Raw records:
++++
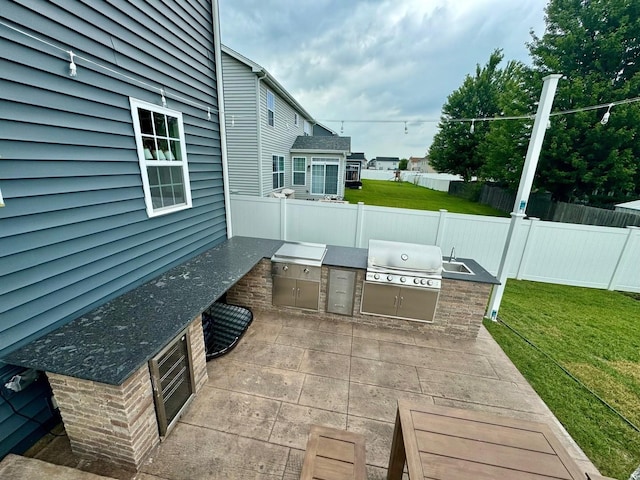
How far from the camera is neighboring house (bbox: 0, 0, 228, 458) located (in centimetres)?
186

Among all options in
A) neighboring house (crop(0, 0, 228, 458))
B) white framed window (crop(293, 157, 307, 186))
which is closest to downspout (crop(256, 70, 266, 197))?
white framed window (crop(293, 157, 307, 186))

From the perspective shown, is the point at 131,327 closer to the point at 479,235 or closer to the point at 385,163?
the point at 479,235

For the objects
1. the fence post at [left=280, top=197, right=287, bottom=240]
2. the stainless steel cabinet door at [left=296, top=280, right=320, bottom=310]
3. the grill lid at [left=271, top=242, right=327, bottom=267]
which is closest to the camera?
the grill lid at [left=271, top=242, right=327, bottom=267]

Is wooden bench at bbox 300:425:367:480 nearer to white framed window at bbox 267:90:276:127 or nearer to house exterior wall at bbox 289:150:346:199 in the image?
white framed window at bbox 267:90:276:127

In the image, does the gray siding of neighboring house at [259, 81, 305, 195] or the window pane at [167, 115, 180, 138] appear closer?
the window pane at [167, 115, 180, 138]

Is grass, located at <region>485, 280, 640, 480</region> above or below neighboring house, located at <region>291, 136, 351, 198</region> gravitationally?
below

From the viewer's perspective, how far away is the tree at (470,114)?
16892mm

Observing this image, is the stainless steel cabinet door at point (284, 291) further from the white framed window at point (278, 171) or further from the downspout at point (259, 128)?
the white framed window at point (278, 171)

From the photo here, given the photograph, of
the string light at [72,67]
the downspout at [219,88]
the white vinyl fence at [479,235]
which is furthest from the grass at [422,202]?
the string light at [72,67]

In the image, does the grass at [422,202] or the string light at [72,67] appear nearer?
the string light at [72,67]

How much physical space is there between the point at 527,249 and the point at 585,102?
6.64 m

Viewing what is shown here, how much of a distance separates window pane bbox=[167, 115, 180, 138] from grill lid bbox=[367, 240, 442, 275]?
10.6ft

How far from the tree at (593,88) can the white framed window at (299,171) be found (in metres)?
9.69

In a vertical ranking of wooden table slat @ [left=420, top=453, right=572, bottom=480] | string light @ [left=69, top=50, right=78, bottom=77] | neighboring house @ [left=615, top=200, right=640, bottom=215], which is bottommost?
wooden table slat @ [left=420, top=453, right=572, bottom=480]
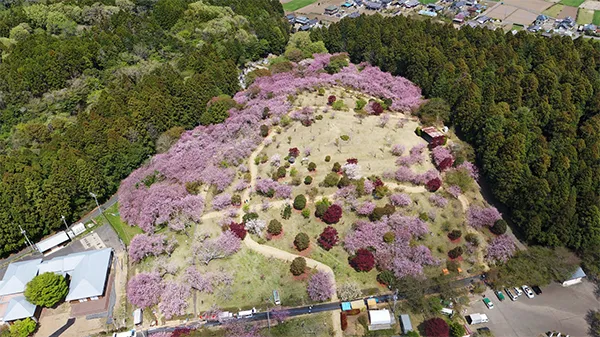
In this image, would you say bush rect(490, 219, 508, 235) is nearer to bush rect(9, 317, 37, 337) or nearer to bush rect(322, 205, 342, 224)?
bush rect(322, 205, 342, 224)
++++
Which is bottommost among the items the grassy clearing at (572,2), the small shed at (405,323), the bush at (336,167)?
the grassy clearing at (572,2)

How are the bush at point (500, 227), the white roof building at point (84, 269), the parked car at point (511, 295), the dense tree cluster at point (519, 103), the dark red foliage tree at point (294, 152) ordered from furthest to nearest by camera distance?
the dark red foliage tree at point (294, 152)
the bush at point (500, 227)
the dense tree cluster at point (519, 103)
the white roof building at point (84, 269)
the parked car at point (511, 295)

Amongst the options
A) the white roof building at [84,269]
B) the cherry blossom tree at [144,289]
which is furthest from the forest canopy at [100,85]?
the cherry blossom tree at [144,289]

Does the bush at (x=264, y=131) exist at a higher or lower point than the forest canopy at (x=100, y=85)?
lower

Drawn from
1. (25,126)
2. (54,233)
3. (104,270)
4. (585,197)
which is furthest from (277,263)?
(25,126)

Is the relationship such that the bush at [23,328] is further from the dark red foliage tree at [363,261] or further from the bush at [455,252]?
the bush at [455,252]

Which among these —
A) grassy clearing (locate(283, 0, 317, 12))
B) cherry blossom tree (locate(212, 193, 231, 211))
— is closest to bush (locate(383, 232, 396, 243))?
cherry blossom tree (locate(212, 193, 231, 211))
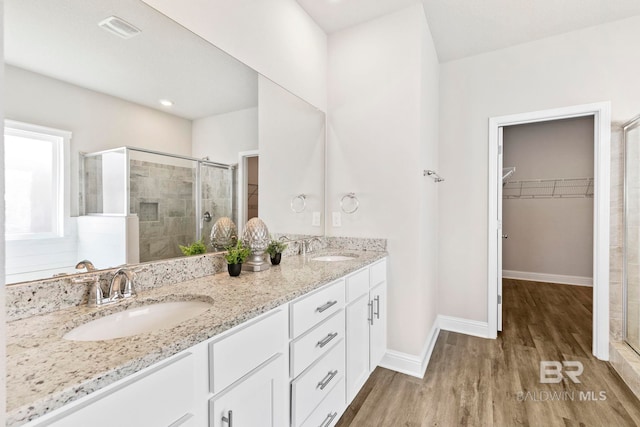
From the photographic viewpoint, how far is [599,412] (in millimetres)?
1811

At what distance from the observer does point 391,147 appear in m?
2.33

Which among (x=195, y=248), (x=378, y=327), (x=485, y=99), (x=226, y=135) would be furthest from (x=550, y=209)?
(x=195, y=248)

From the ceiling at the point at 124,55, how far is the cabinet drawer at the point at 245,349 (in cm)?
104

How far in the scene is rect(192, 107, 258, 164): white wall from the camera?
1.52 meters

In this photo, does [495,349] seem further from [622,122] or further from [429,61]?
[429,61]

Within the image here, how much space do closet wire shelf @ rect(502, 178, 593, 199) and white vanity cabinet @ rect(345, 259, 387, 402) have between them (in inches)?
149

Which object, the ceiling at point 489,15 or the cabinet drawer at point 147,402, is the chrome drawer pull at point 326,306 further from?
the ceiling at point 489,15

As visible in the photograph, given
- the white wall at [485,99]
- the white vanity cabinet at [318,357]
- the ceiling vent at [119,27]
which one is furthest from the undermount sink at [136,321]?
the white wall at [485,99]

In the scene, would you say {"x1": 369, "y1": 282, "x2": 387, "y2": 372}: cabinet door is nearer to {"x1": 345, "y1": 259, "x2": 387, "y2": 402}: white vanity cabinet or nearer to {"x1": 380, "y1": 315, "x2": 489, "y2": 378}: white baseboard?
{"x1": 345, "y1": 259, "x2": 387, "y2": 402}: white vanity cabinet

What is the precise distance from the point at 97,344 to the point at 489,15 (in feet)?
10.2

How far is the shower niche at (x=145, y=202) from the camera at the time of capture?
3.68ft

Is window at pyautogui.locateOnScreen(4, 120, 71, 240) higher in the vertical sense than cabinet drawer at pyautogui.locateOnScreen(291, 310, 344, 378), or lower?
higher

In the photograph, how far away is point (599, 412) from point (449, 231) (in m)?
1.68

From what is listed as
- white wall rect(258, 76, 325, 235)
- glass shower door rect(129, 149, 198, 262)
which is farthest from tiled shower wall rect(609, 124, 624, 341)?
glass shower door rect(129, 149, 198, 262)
++++
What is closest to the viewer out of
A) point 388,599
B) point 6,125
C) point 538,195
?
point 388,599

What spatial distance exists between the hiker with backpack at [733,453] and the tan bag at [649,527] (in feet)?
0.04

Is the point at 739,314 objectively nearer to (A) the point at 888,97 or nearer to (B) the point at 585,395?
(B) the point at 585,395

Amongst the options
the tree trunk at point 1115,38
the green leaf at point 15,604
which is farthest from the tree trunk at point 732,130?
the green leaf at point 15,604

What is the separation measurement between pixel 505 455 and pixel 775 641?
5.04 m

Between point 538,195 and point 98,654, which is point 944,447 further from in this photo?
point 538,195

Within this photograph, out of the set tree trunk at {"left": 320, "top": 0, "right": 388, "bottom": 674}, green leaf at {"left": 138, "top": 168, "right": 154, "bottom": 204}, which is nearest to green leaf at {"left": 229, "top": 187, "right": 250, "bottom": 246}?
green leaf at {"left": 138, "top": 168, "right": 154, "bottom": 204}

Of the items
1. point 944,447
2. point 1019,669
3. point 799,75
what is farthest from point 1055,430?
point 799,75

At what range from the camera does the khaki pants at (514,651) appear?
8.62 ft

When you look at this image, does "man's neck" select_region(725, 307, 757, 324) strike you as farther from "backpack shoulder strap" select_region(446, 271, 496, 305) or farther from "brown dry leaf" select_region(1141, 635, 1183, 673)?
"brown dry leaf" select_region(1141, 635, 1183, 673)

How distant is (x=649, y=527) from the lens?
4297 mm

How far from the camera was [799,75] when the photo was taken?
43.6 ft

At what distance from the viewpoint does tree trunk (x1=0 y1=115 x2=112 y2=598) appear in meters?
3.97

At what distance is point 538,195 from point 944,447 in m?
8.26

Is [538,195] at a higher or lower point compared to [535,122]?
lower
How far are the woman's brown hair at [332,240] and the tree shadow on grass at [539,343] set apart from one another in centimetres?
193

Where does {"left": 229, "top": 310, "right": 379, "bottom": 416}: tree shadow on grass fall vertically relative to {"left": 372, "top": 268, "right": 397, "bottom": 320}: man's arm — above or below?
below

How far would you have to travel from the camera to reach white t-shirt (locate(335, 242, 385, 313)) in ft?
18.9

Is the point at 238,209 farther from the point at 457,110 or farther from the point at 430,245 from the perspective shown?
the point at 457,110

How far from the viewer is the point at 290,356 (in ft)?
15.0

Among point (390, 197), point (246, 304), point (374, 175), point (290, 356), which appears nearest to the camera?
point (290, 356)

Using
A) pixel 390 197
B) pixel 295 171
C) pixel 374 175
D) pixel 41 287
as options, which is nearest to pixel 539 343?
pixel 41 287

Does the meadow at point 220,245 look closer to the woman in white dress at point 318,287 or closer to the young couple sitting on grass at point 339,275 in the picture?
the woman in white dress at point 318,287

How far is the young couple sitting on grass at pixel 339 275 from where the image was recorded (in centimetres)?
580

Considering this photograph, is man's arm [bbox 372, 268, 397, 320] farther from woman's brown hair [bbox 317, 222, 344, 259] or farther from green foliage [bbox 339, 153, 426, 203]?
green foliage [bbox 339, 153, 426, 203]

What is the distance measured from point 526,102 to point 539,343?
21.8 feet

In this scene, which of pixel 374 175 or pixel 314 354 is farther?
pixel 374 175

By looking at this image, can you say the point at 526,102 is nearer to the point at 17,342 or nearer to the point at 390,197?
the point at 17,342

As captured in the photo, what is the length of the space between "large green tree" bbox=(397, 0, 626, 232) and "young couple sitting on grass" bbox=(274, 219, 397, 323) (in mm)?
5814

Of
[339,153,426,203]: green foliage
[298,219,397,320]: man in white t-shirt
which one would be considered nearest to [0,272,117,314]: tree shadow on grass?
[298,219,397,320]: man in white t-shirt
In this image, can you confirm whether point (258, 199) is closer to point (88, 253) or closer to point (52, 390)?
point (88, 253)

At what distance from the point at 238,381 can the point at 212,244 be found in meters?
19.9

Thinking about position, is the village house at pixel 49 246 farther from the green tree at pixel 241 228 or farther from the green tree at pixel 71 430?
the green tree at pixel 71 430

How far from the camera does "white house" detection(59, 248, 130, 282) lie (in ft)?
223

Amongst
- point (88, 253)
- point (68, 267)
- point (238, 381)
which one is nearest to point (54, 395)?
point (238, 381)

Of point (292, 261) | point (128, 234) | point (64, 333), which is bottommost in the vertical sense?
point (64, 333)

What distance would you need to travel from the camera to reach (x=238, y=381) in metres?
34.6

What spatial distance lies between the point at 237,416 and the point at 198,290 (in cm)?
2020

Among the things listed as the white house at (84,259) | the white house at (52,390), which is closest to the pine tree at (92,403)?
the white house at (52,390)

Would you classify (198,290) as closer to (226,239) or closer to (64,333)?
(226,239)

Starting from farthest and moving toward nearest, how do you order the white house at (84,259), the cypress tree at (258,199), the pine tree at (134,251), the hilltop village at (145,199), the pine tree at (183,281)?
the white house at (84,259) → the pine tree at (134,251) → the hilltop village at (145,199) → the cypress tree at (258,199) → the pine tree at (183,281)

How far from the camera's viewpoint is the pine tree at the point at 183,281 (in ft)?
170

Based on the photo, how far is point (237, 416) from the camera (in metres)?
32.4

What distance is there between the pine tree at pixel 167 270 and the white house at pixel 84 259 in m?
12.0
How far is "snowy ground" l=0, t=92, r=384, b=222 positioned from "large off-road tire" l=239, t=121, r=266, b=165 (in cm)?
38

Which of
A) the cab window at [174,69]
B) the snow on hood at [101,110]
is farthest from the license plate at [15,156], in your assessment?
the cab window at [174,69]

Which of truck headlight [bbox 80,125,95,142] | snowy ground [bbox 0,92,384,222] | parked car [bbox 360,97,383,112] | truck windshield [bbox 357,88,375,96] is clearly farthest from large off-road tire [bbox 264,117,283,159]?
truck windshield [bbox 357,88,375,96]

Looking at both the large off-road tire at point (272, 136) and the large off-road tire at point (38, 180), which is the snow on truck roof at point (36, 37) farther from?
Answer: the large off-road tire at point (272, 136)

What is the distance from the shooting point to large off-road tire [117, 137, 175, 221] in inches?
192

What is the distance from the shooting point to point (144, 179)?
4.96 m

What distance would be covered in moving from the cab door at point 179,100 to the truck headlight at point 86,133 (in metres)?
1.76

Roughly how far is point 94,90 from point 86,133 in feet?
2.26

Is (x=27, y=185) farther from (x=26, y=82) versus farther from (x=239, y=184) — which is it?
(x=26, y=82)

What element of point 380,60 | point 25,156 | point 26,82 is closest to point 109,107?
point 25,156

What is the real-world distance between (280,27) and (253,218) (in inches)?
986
++++
Written exercise — Copy out the data word for word from the line containing "Does the bush" through the line containing "1.52 meters", including both of those lines. Leave out the pictures.

Complete output —
Does the bush at (x=264, y=131) exist at a higher or lower point than the forest canopy at (x=100, y=85)?
lower

Drawn from
1. (25,126)
2. (54,233)
3. (104,270)
4. (585,197)
which is furthest from (277,263)?
(25,126)

Is the relationship such that the bush at [23,328] is further from the dark red foliage tree at [363,261] or further from the bush at [455,252]?
the bush at [455,252]

Which among these —
A) grassy clearing (locate(283, 0, 317, 12))
B) cherry blossom tree (locate(212, 193, 231, 211))
— is closest to bush (locate(383, 232, 396, 243))?
cherry blossom tree (locate(212, 193, 231, 211))
From the photographic viewpoint, how far is [599,412] (in millimetres)?
1811

At what distance from the observer does point 391,147 appear in m?
2.33

Which among (x=195, y=248), (x=378, y=327), (x=485, y=99), (x=226, y=135) would be furthest from (x=550, y=209)?
(x=195, y=248)

From the ceiling at the point at 124,55, how far is the cabinet drawer at the point at 245,349 (in cm)?
104

How far in the scene is rect(192, 107, 258, 164): white wall from the camera?
1.52 meters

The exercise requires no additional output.